The city is obligated to improve its aging infrastructure under a 2002 agreement with the Environmental Protection Agency and Maryland Department of Environment. To help meet those obligations, the Department of Public Works requested legislation that would authorize an increase in the city’s borrowing capacity.
Young will introduce a resolution at Monday’s City Council meeting to request the hearing. The hearing will investigate the city’s remaining obligation under the consent decree with the federal government – which calls on the city to spend $1 billion over 14 years to improve the wastewater collection – and its impact on future water rates.

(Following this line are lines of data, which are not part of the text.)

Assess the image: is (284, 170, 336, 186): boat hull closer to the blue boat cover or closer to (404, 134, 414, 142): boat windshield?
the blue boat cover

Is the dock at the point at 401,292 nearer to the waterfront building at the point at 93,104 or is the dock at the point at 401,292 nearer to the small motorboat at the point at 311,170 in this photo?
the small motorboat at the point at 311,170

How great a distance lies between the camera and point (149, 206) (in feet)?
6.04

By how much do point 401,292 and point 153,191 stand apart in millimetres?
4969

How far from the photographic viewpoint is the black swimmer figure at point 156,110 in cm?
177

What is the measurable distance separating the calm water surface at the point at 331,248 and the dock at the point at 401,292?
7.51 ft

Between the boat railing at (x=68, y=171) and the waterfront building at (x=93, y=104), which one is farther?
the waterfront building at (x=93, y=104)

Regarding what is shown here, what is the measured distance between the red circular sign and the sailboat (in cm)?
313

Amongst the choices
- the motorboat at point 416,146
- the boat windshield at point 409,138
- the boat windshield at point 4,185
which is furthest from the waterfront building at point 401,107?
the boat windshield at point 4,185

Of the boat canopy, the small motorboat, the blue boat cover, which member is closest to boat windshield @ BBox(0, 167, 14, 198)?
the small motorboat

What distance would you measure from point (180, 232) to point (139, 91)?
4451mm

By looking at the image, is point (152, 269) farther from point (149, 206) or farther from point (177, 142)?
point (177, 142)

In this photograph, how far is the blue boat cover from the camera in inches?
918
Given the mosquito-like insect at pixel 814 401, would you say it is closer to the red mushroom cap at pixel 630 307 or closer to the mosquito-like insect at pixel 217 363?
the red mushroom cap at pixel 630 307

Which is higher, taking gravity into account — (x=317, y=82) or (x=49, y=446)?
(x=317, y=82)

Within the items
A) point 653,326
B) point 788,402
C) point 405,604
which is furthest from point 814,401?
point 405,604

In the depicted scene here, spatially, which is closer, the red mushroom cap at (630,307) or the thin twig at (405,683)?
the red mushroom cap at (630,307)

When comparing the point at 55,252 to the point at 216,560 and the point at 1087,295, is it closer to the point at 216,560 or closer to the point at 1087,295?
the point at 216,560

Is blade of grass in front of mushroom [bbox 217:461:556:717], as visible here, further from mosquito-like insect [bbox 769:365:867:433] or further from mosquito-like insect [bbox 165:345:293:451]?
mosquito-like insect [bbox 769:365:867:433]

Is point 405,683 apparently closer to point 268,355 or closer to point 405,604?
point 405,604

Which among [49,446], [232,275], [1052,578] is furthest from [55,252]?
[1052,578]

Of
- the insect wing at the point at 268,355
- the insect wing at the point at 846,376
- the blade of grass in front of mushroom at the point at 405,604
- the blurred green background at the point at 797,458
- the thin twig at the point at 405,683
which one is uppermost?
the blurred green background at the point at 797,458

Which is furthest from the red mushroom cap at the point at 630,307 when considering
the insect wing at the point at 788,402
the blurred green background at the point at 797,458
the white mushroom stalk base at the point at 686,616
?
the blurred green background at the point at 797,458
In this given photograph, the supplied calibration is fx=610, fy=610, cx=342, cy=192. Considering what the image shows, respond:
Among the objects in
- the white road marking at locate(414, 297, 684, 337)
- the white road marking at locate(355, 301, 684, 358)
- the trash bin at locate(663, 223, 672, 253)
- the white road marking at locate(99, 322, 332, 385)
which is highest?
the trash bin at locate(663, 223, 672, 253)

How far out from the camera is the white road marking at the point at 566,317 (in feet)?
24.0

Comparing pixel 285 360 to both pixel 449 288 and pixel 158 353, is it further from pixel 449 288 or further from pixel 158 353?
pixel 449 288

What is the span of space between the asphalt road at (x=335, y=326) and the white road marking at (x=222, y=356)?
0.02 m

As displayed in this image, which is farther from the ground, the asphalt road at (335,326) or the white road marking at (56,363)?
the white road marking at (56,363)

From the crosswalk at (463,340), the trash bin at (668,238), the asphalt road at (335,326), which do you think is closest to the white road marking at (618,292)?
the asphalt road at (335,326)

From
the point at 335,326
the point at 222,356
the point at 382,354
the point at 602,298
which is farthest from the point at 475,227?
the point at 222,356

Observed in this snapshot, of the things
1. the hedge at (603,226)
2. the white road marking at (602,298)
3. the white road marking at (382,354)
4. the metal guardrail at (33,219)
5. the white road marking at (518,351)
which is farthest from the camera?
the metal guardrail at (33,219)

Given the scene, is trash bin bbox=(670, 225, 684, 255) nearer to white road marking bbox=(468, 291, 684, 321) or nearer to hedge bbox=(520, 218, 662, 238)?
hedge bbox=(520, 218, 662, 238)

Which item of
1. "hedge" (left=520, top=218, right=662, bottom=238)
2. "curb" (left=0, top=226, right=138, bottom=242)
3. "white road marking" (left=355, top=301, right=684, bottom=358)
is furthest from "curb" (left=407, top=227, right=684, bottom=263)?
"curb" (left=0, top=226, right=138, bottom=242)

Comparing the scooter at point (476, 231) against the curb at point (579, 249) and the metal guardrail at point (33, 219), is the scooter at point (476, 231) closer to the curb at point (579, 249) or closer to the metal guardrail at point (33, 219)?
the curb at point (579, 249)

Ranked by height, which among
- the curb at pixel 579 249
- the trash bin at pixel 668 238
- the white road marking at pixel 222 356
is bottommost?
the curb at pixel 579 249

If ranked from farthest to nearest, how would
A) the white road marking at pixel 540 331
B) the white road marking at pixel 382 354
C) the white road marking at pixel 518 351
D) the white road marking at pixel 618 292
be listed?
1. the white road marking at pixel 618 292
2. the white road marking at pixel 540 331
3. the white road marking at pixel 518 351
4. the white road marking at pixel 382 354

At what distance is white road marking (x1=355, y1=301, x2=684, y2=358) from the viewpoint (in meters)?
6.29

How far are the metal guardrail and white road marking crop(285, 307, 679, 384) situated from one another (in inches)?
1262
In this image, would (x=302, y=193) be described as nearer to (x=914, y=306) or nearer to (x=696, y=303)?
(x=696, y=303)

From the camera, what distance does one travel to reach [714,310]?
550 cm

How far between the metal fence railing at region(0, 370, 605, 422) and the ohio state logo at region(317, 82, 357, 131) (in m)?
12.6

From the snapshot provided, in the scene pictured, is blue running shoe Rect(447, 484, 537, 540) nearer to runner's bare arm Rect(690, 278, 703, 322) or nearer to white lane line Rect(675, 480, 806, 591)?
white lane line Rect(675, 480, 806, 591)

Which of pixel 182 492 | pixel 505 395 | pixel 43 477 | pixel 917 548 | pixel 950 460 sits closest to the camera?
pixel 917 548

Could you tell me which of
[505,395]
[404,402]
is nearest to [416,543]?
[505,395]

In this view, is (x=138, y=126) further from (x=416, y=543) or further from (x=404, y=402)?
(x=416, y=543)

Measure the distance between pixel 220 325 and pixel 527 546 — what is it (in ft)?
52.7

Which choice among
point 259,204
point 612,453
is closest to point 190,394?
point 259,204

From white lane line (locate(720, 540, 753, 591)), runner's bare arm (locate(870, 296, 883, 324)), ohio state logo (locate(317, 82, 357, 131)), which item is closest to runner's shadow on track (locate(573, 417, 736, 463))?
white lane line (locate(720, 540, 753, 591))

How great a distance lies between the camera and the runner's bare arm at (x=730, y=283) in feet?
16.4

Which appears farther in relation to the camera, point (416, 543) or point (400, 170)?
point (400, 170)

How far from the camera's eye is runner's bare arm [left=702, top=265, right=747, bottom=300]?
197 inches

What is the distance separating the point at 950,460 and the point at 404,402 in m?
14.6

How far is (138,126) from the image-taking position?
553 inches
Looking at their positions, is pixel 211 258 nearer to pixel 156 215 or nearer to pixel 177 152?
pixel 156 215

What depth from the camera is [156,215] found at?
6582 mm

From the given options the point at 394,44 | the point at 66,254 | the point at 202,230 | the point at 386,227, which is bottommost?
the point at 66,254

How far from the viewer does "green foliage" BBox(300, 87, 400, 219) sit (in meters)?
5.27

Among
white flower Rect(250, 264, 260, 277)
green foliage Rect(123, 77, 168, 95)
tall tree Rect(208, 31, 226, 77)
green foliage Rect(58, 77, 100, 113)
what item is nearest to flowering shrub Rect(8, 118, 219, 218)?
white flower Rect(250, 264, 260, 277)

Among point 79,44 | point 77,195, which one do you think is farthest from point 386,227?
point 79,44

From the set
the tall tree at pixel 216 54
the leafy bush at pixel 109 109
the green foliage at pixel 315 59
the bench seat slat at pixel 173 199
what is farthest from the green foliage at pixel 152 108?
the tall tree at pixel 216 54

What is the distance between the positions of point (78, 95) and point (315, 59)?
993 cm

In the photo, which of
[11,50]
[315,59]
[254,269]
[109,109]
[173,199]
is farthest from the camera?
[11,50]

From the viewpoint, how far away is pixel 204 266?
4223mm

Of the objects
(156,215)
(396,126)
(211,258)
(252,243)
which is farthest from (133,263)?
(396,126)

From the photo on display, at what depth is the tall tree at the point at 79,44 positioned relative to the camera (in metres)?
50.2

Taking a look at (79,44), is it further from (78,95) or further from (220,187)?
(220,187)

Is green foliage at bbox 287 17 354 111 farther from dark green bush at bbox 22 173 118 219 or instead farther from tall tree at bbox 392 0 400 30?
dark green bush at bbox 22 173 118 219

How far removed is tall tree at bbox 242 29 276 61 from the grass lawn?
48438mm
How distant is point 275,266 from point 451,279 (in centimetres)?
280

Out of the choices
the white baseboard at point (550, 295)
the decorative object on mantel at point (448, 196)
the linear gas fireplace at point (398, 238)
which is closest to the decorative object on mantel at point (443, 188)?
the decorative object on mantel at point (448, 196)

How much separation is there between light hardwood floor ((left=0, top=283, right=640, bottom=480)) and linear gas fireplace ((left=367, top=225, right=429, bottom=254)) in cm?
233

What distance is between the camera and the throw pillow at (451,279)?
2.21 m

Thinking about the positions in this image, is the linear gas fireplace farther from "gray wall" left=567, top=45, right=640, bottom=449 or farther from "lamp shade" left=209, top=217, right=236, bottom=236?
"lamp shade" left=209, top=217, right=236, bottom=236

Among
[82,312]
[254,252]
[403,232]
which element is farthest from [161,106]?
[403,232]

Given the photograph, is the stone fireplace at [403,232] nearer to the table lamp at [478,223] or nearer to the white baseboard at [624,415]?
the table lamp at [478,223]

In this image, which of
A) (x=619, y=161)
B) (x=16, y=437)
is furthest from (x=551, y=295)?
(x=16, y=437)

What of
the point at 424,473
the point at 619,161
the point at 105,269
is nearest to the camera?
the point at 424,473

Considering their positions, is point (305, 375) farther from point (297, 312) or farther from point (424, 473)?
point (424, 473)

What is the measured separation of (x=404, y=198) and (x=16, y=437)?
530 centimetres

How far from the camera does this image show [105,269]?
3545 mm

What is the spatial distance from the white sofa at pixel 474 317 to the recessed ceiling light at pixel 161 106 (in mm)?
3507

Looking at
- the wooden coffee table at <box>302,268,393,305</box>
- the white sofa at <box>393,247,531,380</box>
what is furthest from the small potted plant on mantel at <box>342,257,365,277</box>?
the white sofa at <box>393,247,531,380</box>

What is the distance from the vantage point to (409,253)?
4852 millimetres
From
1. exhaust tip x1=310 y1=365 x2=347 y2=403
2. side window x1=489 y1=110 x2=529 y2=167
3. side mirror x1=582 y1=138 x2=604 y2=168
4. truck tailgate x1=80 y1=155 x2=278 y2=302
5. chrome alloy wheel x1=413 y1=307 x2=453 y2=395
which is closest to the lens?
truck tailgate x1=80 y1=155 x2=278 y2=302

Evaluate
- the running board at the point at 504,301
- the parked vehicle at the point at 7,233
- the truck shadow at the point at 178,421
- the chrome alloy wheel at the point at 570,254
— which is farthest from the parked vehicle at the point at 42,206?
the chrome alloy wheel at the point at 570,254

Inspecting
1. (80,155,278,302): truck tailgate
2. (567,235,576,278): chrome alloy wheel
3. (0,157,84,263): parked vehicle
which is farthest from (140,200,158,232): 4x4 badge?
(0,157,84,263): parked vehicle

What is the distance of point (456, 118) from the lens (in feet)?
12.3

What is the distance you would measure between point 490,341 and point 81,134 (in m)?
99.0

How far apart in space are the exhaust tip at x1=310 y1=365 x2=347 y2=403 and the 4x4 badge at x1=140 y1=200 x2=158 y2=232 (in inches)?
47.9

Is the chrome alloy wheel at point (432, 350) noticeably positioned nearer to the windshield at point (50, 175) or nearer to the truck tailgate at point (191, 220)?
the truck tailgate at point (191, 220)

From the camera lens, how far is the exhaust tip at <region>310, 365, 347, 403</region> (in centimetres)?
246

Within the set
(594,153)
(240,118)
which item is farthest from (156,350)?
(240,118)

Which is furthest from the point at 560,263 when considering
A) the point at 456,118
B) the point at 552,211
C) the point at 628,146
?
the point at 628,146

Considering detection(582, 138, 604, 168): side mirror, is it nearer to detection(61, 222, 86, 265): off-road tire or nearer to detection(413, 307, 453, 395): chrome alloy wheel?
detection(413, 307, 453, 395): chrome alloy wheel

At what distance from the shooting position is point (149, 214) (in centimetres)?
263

“I understand the fact that we’re legally obligated to meet the terms of this unfunded federal mandate, but we have a responsibility to explore whether it’s fair to ask the citizens of Baltimore to shoulder the brunt of paying for more than $4 billion worth of improvements,” Young said in a statement.
Water and wastewater rate increases were approved by the Board of Estimates last July. The rates were increased by 15 percent in the current fiscal year and will rise by 11 percent in each of the next two fiscal years.
Mayor Stephanie Rawlings-Blake said at the time that, “Crumbling infrastructures have reached a crisis point in cities across America, including Baltimore. With unfunded federal mandates, limited resources and a system that is literally crumbling, we have no choice but to pay more to keep our system working.”
Young, who chairs the board, and Comptroller Joan M. Pratt voted against the increases. In addition to the mayor, Alfred H. Foxx, the then-director of the Department of Public Works, and Deputy City Solicitor David E. Ralph voted for them.
A date and time for the hearing will be announced at Monday’s meeting.
Jeffrey Raymond, spokesman for the Public Works Department, said the request to borrow up to $2 billion more is based on the anticipated capital program over the next six years.
"A three-year rate schedule went into effect on July 1, 2013, and has two years left to run," Raymond said in an emailed statement. "Selling bonds, especially at these extremely low interest rates, is a universal way of doing business to fund long-term projects. This is standard procedure to ask for this approval."